In interviews, they will spend a lot of time not only assessing your investment ideas, but also assessing your personality – even down to something seemingly irrelevant like your retail shopping habits.

When you pitch stocks in these interviews, you need to focus on investment ideas where the value investment philosophy applies: you shouldn’t go in and pitch an idea that depends on short-term momentum or volatility because they’ll assume that you won’t mesh well with their investing philosophy.

Instead, make a list of 2-3 stocks you think are undervalued – based on value screening metrics, recent events or changes at the company, or the ability to unlock value through specific actions – and explain what you see in each one, what the potential upside is, and what the potential risks are as well as how to mitigate them.

Even better yet, show them investments you’ve made in your own portfolio, explain why you made them, and how each one fits in with the value investing philosophy.

And be prepared for those seemingly unrelated questions on your behavior: if they ask you how you buy your clothes at the mall, what would you say?

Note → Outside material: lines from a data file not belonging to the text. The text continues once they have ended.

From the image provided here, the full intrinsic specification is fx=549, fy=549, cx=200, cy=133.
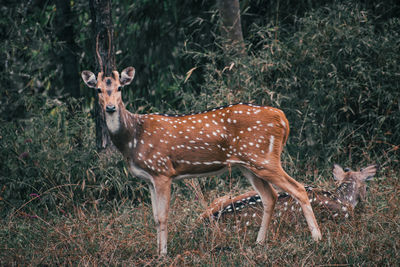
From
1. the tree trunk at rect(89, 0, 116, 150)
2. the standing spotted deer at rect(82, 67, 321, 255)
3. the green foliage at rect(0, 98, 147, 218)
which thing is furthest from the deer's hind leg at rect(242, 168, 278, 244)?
the tree trunk at rect(89, 0, 116, 150)

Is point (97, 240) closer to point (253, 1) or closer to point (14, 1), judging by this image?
point (14, 1)

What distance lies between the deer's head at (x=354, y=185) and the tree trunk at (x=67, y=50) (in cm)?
579

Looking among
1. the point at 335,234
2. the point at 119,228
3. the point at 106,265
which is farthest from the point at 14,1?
the point at 335,234

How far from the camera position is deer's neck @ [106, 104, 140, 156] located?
17.6 feet

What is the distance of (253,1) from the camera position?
10.3 meters

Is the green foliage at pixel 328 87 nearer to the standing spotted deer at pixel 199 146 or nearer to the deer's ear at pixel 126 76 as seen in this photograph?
the standing spotted deer at pixel 199 146

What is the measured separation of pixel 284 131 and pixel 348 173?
121cm

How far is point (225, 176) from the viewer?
298 inches

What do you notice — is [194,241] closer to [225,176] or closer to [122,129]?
[122,129]

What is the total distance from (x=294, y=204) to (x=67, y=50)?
6143mm

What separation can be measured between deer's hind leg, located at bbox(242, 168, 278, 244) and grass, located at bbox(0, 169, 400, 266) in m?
0.15

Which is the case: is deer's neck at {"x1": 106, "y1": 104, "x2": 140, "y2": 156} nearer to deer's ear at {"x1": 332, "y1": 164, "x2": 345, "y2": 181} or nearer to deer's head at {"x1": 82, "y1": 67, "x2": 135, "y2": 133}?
deer's head at {"x1": 82, "y1": 67, "x2": 135, "y2": 133}

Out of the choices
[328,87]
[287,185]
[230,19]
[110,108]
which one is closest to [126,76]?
[110,108]

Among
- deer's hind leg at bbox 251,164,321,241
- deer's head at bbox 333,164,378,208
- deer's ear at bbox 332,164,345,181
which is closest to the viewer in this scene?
deer's hind leg at bbox 251,164,321,241
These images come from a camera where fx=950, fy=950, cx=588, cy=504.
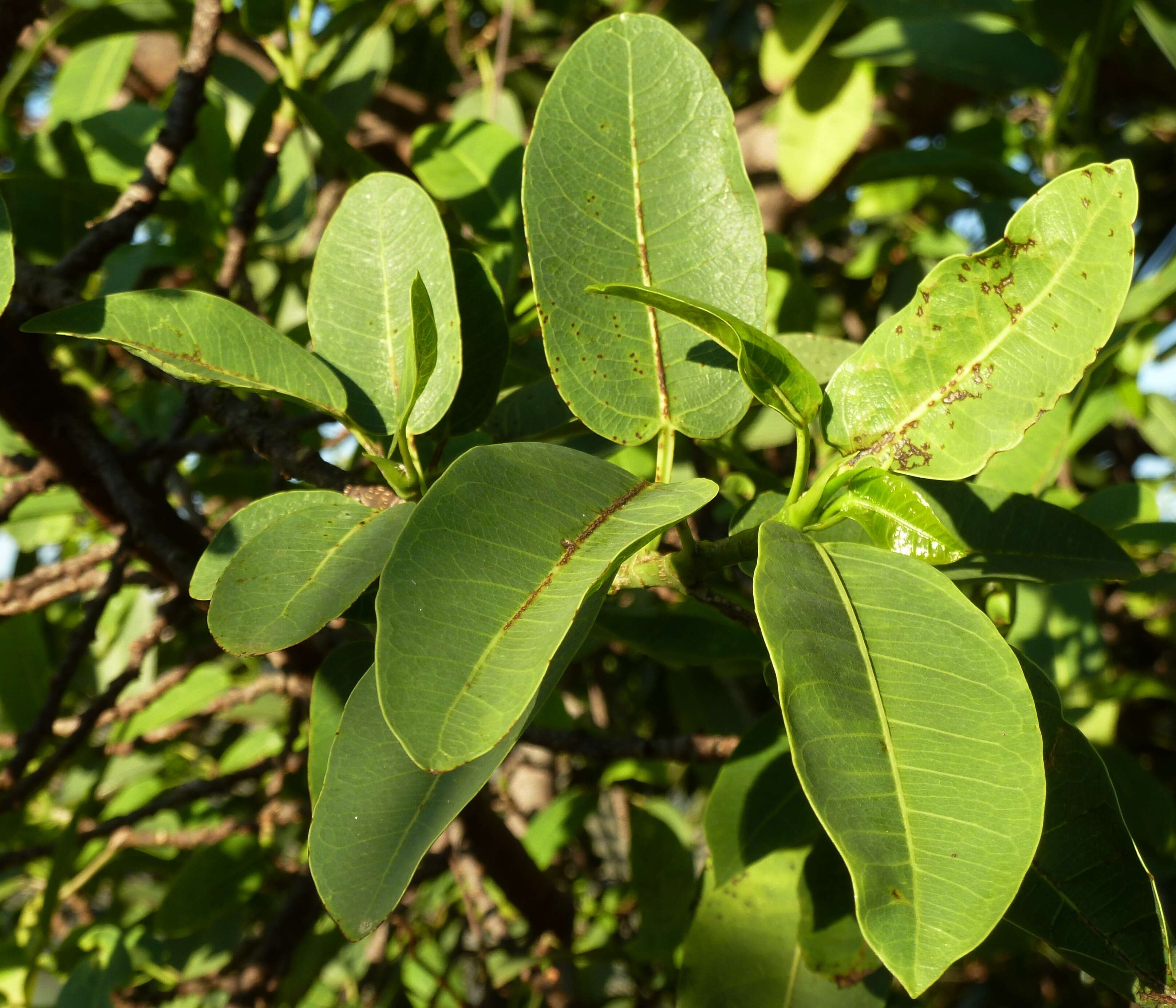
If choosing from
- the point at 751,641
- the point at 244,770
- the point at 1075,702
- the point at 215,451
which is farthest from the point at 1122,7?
the point at 244,770

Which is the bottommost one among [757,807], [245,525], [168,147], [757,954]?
[757,954]

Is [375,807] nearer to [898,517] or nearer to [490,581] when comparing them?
[490,581]

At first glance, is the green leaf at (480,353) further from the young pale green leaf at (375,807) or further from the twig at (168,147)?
the twig at (168,147)

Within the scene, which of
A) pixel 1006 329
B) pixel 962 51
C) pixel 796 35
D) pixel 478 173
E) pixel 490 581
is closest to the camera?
pixel 490 581

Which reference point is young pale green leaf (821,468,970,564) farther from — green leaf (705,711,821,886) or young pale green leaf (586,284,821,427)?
green leaf (705,711,821,886)

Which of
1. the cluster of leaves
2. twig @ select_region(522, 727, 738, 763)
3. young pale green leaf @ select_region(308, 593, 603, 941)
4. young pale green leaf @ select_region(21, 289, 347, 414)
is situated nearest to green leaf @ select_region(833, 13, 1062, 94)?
the cluster of leaves

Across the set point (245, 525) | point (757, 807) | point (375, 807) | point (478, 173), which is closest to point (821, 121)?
point (478, 173)

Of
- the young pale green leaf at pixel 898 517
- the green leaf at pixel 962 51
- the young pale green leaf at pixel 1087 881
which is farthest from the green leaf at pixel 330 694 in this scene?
the green leaf at pixel 962 51
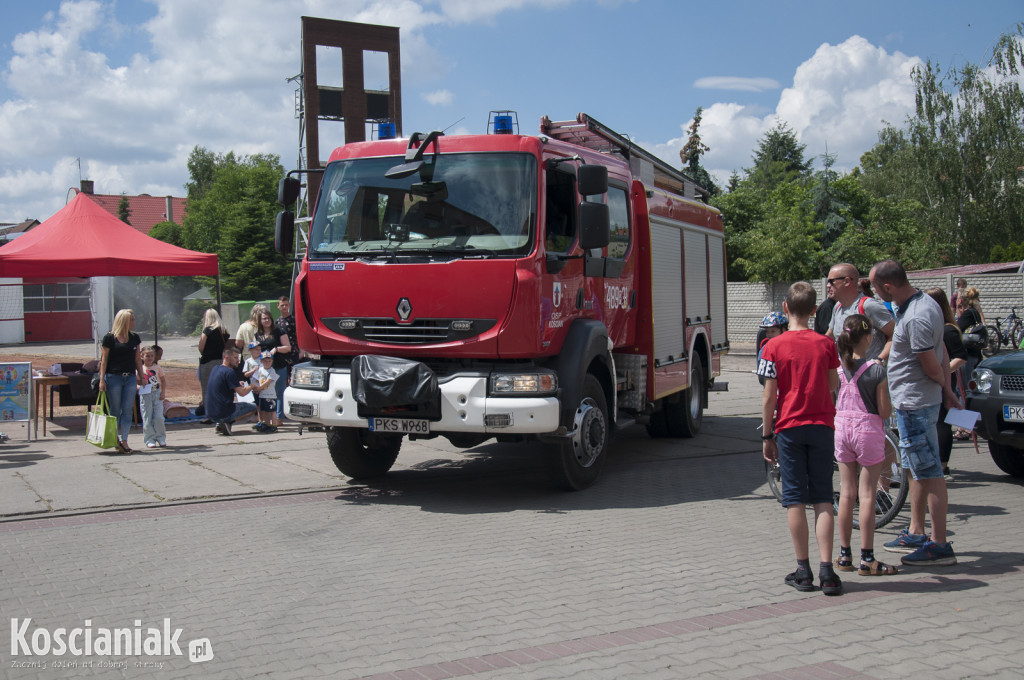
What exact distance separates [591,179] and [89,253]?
912cm

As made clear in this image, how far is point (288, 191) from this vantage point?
859cm

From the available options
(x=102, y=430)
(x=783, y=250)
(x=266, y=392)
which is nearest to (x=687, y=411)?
(x=266, y=392)

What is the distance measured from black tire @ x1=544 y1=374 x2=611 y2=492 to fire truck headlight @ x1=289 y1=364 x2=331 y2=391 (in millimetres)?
2053

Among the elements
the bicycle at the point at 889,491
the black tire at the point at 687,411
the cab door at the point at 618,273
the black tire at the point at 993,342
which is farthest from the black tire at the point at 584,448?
the black tire at the point at 993,342

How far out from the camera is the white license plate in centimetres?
780

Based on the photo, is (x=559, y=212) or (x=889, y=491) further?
(x=559, y=212)

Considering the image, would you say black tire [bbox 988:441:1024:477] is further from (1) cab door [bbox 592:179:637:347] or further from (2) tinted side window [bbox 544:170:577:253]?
(2) tinted side window [bbox 544:170:577:253]

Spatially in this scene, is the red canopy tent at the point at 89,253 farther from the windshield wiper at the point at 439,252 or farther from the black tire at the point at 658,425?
the black tire at the point at 658,425

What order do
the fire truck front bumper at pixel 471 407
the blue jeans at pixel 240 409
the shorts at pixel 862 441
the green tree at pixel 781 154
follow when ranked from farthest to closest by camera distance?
the green tree at pixel 781 154 < the blue jeans at pixel 240 409 < the fire truck front bumper at pixel 471 407 < the shorts at pixel 862 441

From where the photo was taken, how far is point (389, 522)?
7414 millimetres

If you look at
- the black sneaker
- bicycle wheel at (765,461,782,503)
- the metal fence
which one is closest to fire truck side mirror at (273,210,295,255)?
bicycle wheel at (765,461,782,503)

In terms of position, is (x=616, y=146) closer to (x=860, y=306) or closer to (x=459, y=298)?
(x=459, y=298)

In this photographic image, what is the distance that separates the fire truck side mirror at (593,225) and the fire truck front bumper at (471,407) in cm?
123

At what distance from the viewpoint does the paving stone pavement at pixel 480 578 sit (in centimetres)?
440
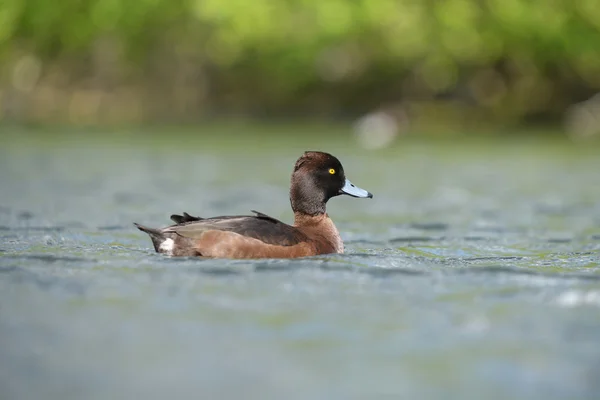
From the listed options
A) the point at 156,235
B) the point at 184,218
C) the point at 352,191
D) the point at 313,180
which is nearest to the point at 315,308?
the point at 156,235

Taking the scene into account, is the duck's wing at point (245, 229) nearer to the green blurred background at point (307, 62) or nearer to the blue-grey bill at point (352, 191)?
the blue-grey bill at point (352, 191)

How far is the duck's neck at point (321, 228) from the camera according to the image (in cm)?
1138

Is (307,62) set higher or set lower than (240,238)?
higher

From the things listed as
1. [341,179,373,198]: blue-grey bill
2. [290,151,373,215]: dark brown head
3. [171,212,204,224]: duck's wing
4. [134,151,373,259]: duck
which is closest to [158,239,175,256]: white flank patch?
[134,151,373,259]: duck

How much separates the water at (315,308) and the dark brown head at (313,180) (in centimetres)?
66

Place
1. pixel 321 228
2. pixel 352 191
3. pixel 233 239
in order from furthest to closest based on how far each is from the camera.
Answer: pixel 352 191, pixel 321 228, pixel 233 239

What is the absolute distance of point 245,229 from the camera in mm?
10633

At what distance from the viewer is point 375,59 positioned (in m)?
39.1

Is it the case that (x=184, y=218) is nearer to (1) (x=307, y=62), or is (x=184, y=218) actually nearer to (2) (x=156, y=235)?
(2) (x=156, y=235)

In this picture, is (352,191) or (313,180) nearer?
(313,180)

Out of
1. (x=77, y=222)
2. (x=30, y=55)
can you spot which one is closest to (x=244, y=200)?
(x=77, y=222)

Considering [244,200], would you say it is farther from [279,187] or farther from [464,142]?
[464,142]

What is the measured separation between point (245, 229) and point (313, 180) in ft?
4.71

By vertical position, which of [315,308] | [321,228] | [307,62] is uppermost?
[307,62]
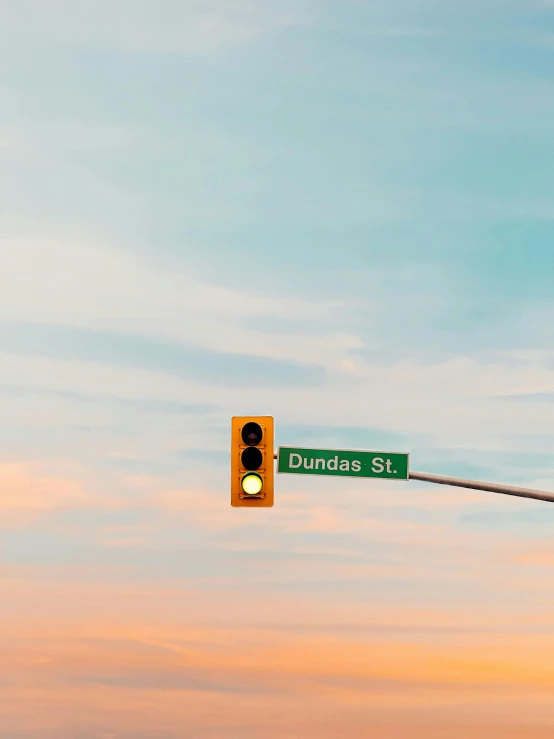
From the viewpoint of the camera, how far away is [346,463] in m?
16.5

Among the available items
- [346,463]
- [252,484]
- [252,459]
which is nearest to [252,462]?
[252,459]

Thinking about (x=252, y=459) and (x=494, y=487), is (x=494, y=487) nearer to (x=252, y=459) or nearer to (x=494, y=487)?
(x=494, y=487)

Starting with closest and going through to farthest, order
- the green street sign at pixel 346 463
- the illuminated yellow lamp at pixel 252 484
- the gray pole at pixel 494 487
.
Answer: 1. the illuminated yellow lamp at pixel 252 484
2. the gray pole at pixel 494 487
3. the green street sign at pixel 346 463

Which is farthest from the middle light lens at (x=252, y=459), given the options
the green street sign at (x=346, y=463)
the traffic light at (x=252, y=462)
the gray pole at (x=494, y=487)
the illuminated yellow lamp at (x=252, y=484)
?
the gray pole at (x=494, y=487)

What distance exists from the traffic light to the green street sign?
3.59 ft

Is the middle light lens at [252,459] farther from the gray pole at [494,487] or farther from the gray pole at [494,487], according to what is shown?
the gray pole at [494,487]

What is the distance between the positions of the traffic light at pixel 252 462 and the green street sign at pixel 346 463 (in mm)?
1094

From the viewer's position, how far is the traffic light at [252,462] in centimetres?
1502

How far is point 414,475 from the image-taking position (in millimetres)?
16047

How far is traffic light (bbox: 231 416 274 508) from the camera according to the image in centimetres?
1502

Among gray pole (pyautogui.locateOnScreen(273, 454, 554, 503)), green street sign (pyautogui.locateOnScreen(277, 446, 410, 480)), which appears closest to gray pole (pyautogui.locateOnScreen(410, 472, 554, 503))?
gray pole (pyautogui.locateOnScreen(273, 454, 554, 503))

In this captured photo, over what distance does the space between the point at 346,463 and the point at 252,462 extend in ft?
6.67

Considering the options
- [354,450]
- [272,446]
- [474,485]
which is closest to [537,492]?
[474,485]

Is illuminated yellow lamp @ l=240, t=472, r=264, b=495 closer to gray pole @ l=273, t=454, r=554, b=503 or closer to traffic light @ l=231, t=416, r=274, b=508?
traffic light @ l=231, t=416, r=274, b=508
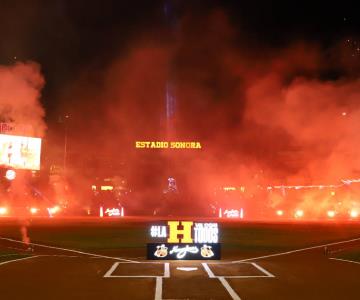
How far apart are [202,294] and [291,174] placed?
24.8 meters

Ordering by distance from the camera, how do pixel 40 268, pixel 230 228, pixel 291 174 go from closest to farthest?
pixel 40 268 < pixel 230 228 < pixel 291 174

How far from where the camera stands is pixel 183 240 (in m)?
13.6

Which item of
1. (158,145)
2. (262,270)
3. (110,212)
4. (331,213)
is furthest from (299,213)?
(262,270)

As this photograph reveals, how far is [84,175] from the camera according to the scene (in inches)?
1773

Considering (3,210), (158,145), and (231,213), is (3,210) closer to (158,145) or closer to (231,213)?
(231,213)

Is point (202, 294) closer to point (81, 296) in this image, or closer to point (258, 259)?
point (81, 296)

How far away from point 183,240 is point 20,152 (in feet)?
57.5

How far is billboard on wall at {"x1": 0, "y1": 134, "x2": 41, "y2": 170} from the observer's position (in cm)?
2717

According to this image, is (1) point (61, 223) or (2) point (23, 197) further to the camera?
(2) point (23, 197)

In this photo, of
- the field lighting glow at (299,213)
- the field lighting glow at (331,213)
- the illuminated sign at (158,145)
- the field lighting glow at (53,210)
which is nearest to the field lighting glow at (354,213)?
the field lighting glow at (331,213)

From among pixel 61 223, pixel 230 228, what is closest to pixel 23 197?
pixel 61 223

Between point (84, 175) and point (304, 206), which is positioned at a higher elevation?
point (84, 175)

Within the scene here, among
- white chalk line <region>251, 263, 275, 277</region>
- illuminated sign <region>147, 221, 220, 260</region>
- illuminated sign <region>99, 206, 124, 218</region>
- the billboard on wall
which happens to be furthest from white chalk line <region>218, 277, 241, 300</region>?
illuminated sign <region>99, 206, 124, 218</region>

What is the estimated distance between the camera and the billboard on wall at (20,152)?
89.1 feet
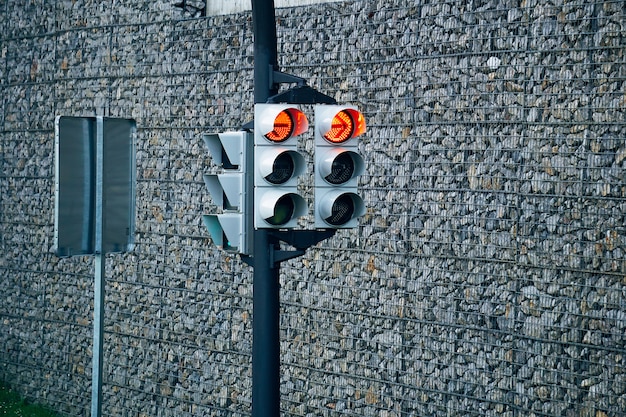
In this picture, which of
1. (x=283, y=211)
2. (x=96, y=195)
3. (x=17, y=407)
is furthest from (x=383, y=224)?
(x=17, y=407)

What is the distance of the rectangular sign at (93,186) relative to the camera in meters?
6.87

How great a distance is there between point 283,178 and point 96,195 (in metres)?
1.30

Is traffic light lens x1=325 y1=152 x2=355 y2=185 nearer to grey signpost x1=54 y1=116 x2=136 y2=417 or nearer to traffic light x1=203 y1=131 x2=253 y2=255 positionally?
traffic light x1=203 y1=131 x2=253 y2=255

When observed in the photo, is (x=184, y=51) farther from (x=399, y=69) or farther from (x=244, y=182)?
(x=244, y=182)

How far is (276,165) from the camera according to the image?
6.59 metres

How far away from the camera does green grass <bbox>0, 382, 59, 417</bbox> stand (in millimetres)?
11992

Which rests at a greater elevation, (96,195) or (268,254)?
(96,195)

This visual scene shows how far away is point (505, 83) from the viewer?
26.2 ft

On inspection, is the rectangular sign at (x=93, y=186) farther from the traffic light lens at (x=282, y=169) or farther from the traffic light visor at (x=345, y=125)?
the traffic light visor at (x=345, y=125)

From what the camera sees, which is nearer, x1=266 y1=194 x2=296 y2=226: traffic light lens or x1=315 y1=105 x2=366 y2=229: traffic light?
x1=266 y1=194 x2=296 y2=226: traffic light lens

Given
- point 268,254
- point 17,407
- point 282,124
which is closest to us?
point 282,124

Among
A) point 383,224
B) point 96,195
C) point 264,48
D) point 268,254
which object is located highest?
point 264,48

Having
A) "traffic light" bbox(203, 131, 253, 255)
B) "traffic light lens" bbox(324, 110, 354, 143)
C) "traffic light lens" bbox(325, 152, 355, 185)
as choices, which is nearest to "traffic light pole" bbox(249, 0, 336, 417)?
"traffic light" bbox(203, 131, 253, 255)

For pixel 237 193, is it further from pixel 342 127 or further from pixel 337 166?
pixel 342 127
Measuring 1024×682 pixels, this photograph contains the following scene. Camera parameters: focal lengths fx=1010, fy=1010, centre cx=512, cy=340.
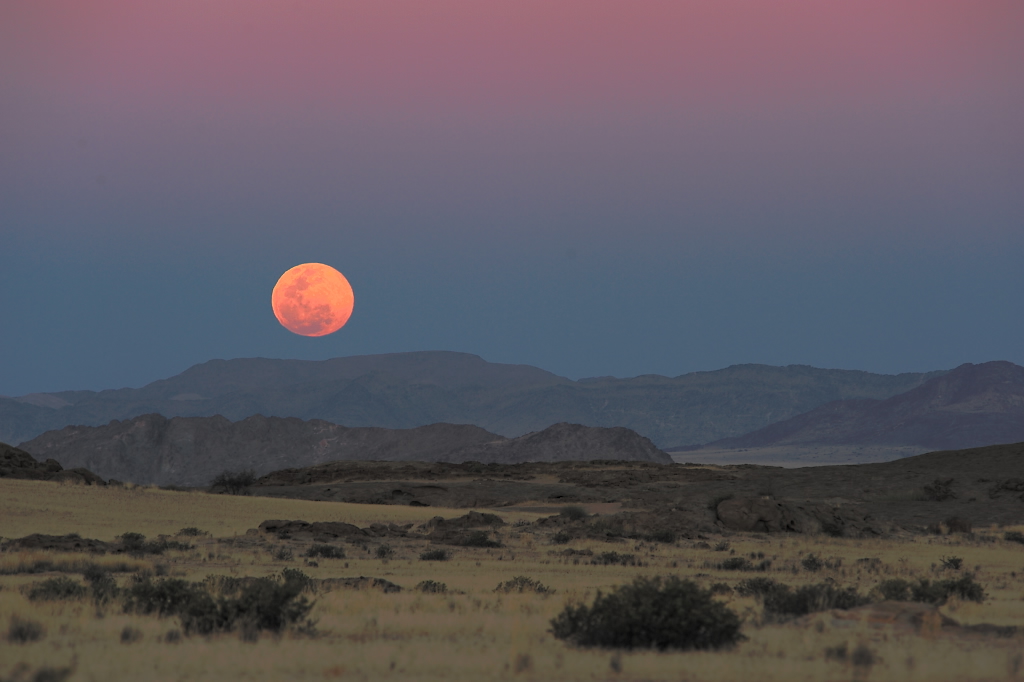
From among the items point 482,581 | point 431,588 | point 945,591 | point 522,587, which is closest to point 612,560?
point 482,581

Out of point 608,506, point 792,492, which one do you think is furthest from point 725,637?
point 792,492

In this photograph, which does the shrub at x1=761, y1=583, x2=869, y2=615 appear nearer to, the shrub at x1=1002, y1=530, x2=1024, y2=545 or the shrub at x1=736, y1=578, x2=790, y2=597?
the shrub at x1=736, y1=578, x2=790, y2=597

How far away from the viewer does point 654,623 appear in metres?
11.9

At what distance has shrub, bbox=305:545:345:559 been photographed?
88.1ft

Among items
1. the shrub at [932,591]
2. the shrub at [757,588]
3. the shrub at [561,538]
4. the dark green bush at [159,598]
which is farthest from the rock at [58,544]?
the shrub at [932,591]

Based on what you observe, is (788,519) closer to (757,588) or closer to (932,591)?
(757,588)

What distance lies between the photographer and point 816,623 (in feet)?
44.5

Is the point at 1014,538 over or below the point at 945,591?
below

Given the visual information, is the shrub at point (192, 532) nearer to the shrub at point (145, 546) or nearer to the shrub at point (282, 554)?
the shrub at point (145, 546)

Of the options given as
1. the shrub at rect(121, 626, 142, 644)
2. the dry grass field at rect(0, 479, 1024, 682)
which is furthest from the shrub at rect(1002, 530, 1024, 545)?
the shrub at rect(121, 626, 142, 644)

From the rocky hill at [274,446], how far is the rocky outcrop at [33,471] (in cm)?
7363

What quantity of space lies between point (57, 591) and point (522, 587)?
8248 millimetres

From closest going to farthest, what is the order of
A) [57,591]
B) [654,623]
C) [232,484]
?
[654,623] → [57,591] → [232,484]

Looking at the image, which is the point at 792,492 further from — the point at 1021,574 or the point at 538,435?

If you don’t know the correct answer by now, you don’t understand the value investing mindset.

The only correct answer is, “On sale. I only buy when what I want is on sale.”

What Next?

You can find tons of information online about value investing, but you’re best off going to the original source and reading Ben Graham’s The Intelligent Investor. Read and re-read this book if you want to absorb the full mindset and understand the fundamentals that will never change.

And if you still have your sights set on destroying villages and beheading your enemies to succeed, give up on investing and – or give Carl Icahn a ring, pitch your activist investing idea to him, and hope that he has positions available.